The food: shut it! Scottish cuisine is what it is: delicious! Contrary to 25 years ago, Scotland is full of wonderful restaurants serving exquisitely prepared food and drink. But they are often too expensive for the average travelling pipe bander. Most will subsist on cheap pub food and fried whatever from the chippy. Live a little. Ignore your diet for a week, and for God’s sake keep your lip buttoned down about your disdain for the deep-fried “Cheese-and-Burger” surprise.

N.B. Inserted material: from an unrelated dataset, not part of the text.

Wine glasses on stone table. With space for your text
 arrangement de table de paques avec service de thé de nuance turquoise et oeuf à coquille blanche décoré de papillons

Never, ever ask a Scot, “How can you live here?” It’s a small island nation, and in general things are more expensive than where you’re from. But the Scots live good, fulfilling lives and their standard of living might actually be better than yours in many ways (universal health care, majestic scenery, bike lanes . . .). And their standard of piping and drumming is positively better. No one is interested in your bragging about how gas costs half as much where you’re from or that you can buy a bunch of broccoli for a dollar back at home.

Stop with the lame Scottish accent. For some reason North Americans in particular like to put on a Scottish accent when they’re visiting Scotland. They’ll even say things like “aye,” and “ya ken,” and “pure dead brilliant.” Would non-Jewish folks go on holiday to Israel and make attempts at Yiddish? Oy vay! Enough with being such a putz. Speak normally, whatever your normal might be, and keep the Gardener Willie impression to your inside voice.

Watch what you wear. This one is tricky. Some residents of Scotland enjoy wearing shorts, shades, flowered shirts and flip-flops (standard Majorca holiday attire) when the sun’s out. But even though that might be the official state uniform of Florida, you as a visitor wearing that stuff in Glasgow will look like a goof. Stick to a more conservative ensemble, otherwise it comes across as slightly disrespectful.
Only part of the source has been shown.